John N. Galgiani, M.D.

John N. Galgiani, M.D.

2022 Distinguished Director's Award
Professor, Department of Medicine and Director, Valley Fever Center for Excellence
College of Medicine -Tucson
John Galgiani

John Natale Galgiani was born in San Francisco, California, residing there until receiving a Bachelor of Arts Degree in Biology from Stanford University in 1968. He then attended Medical School at Northwestern Medical School, graduating in 1972. After Internship at Virginia Mason Hospital in Seattle, Washington, Dr. Galgiani’s second year of residency was completed at the Santa Clara Valley Medical Center in San Jose, California. He was a Fellow in Infectious Diseases at Stanford University for two and a half years and completed his training with an appointment as Chief Resident in Internal Medicine at Pacific Medical Center, San Francisco, California. In 1978, Dr. Galgiani moved to Tucson, joining the faculty of the University of Arizona College of Medicine where he is currently a tenured Professor.

Dr. Galgiani has focused his career on Arizona’s special problems with coccidioidomycosis (Valley fever). His work has included estimating the impact of Valley fever on the general population and on special groups such as organ transplant
recipients and patients with AIDS. For 19 years, as part of the NIH-sponsored Mycoses Study Group, Dr. Galgiani was the project director of a coccidioidomycosis clinical trials group. Through collaboration, this group has evaluated new therapies for Valley fever more rapidly and with greater clarity than might otherwise have been possible by investigators working in isolation. For the past three decades, Dr. Galgiani has been involved with efforts to prevent Valley fever through vaccination. He was a Principal Investigator in the Valley Fever Vaccine Project, a consortium involving five universities to produce a vaccine candidate based upon recombinant antigens. More recently, he is leading a UA group to develop a UAriona-invented live, avirulent vaccine for dogs and humans. Since 2005, Dr. Galgiani has developed a working group at the University of Arizona to develop a new antifungal drug, nikkomycin Z, as a cure for Valley fever. As a result of these efforts, clinical trials with nikkomycin Z were resumed in 2007.

(Stored data entries)
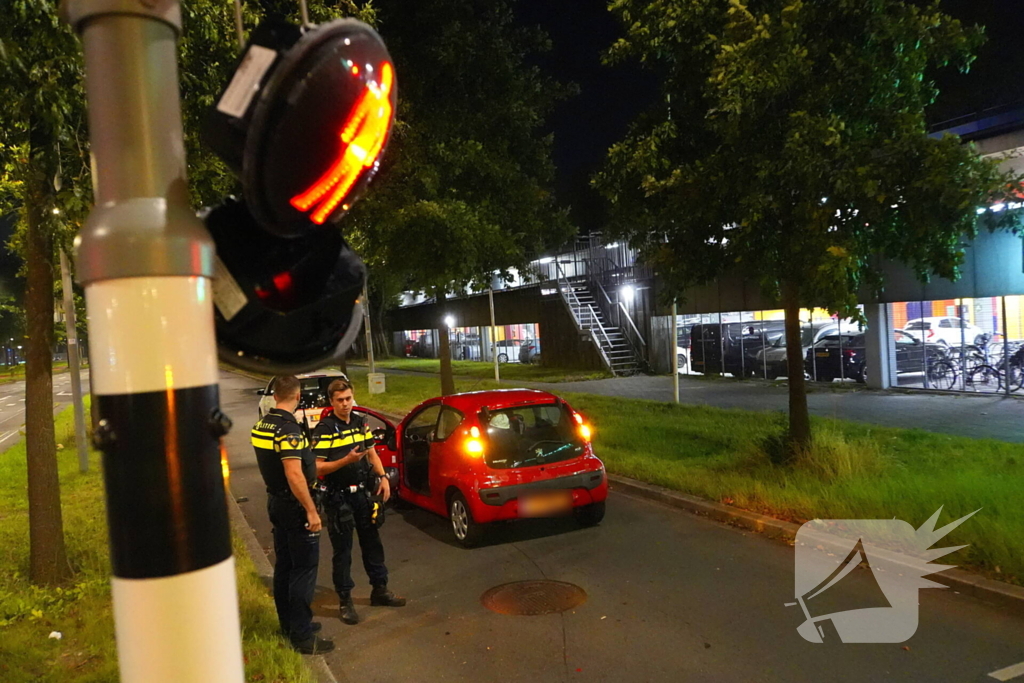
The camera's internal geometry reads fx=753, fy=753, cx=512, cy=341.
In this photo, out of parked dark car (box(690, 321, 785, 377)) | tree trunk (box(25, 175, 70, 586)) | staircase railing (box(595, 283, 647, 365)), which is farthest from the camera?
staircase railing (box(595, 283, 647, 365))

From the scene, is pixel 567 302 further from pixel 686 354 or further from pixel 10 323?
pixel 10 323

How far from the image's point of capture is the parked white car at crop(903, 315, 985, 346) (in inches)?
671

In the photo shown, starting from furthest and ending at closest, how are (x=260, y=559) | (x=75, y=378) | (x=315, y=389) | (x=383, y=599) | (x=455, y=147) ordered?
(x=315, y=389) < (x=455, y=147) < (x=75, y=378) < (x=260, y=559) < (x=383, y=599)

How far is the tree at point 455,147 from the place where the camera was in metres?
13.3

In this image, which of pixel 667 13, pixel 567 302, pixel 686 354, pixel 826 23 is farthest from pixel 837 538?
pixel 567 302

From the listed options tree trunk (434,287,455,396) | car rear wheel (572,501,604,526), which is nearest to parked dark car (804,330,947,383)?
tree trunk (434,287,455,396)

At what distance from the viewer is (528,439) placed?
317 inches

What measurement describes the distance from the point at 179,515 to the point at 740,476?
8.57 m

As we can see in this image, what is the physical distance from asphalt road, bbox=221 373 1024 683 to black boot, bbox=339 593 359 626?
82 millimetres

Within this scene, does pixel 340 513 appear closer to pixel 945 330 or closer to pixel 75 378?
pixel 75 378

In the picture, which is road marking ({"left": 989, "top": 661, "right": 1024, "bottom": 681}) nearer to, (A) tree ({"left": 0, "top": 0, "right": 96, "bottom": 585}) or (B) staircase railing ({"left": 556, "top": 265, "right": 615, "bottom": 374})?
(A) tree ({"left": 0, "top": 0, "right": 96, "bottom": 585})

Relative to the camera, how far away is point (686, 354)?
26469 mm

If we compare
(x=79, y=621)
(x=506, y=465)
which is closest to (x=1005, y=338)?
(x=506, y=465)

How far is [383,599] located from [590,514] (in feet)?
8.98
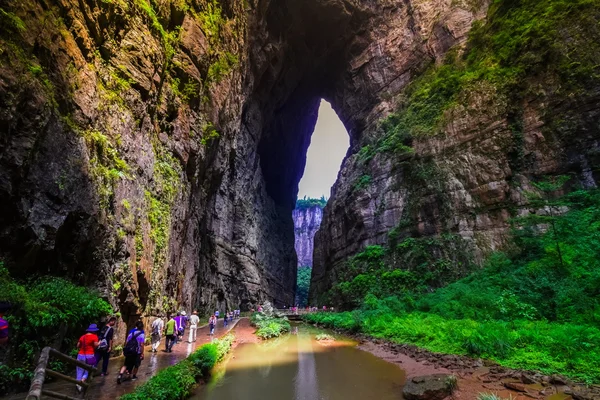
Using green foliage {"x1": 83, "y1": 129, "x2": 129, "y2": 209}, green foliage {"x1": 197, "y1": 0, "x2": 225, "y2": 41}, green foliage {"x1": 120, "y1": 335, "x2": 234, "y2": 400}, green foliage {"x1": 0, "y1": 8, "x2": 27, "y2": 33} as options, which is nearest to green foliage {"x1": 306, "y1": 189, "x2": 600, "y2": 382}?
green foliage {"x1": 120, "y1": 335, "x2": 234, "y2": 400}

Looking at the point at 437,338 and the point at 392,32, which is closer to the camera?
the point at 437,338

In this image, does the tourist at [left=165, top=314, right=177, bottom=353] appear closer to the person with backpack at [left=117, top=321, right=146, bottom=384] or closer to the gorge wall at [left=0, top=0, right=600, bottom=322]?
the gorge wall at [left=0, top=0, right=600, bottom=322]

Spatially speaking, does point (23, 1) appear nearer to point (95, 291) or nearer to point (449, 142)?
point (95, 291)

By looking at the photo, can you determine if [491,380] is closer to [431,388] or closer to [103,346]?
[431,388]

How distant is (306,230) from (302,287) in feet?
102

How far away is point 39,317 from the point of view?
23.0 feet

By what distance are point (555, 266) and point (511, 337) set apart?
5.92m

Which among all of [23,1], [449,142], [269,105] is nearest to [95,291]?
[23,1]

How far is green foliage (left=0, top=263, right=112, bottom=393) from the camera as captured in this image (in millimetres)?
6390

...

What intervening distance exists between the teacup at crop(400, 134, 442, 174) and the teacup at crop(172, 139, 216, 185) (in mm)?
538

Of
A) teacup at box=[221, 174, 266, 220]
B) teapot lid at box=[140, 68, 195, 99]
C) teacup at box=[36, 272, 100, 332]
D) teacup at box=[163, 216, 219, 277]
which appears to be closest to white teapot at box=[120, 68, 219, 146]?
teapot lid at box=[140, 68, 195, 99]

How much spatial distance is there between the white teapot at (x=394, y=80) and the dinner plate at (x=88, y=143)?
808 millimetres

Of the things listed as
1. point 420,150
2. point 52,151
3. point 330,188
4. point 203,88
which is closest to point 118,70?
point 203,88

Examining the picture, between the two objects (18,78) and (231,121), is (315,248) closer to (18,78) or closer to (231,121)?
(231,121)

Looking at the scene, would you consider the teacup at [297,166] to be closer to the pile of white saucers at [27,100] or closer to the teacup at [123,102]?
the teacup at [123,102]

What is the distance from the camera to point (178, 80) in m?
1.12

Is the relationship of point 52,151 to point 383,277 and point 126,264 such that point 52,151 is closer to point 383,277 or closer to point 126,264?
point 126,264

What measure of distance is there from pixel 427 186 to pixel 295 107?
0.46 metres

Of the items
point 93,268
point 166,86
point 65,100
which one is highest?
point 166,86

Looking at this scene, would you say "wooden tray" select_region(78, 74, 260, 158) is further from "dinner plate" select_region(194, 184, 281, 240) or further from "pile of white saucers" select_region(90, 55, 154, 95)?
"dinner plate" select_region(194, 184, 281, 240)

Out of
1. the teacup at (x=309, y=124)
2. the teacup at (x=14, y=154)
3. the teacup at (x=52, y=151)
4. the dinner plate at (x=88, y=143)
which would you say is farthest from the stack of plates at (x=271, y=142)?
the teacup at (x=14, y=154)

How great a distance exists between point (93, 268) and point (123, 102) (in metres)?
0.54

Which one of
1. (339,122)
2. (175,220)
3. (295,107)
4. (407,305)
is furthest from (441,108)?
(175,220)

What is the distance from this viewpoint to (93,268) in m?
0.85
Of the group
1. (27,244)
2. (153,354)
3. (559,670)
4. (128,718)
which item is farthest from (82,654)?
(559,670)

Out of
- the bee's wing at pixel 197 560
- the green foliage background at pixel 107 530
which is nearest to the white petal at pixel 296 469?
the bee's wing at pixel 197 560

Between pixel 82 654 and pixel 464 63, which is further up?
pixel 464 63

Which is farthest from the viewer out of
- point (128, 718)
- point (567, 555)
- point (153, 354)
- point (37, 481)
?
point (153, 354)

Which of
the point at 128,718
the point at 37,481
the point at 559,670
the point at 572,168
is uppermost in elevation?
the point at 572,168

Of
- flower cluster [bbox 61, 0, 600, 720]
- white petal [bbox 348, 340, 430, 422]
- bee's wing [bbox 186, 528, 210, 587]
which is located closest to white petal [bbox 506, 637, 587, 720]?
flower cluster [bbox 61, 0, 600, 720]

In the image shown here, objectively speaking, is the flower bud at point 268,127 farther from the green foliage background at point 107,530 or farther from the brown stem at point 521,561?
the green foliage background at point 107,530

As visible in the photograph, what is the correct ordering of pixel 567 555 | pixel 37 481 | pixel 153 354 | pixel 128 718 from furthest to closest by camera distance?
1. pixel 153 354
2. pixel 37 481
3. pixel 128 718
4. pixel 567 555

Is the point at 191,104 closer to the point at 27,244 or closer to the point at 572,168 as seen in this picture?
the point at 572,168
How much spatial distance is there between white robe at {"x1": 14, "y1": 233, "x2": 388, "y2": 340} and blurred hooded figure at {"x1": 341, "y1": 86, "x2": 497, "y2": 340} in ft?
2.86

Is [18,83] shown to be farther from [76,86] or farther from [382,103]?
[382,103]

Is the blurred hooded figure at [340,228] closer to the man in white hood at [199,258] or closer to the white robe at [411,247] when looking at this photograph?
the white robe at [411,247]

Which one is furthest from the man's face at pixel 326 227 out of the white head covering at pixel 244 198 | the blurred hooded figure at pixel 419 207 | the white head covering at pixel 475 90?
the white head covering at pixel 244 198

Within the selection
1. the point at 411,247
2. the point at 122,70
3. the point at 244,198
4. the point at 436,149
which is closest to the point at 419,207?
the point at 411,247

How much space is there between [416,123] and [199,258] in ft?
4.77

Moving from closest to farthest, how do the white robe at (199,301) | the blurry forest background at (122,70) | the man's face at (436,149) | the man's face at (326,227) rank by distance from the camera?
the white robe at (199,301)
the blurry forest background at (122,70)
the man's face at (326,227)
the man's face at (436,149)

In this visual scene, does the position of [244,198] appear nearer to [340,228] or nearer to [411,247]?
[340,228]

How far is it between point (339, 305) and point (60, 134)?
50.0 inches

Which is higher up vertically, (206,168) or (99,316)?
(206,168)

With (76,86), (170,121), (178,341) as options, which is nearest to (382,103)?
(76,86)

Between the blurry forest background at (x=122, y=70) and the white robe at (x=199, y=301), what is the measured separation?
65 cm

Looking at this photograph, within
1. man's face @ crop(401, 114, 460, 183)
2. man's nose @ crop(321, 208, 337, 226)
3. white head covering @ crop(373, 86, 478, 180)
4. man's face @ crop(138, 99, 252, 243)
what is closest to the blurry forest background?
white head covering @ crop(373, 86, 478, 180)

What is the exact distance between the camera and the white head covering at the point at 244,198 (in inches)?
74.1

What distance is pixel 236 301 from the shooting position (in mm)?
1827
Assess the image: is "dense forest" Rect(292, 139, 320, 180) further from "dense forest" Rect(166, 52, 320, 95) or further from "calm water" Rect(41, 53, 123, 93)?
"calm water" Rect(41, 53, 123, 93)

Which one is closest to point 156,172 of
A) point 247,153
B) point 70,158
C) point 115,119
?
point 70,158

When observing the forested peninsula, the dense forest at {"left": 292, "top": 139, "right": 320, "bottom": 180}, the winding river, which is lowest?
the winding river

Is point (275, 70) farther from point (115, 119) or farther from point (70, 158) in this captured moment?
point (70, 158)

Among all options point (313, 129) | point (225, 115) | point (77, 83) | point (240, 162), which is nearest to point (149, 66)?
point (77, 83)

Tasks to complete
A – Answer these questions on the Galgiani biography:
(i) At which hospital did he complete his internship?
(ii) In what year did he join the faculty of the University of Arizona College of Medicine?
(iii) For how many years was he project director of the coccidioidomycosis clinical trials group?
B – Supply the next part of the Galgiani biography, beginning after its last sentence.
The lines are not needed here.

Per-task outputs
A –
(i) Virginia Mason Hospital in Seattle, Washington
(ii) 1978
(iii) 19 years

B –
In 1996, the Arizona Board of Regents (ABOR) accepted Dr. Galgiani’s proposal to establish the Valley Fever Center for Excellence. Based at the University of Arizona, the Center’s mission is to disseminate information about Valley fever, help patients with the severest complications of this disease, and to encourage research into the biology and diseases of its etiologic agent. Since UArizona is the only research university with two medical schools situated directly within the endemic region for Valley fever, it is quite appropriate that this university provide leadership to solve this problem. As Director of the Center, Dr. Galgiani is working for its full implementation as a means of ensuring an institutional commitment to accomplish this goal. In 2021, this effort was expanded within ABOR’s New Economy Initiative to coordinate the collaboration of all three Arizona public universities.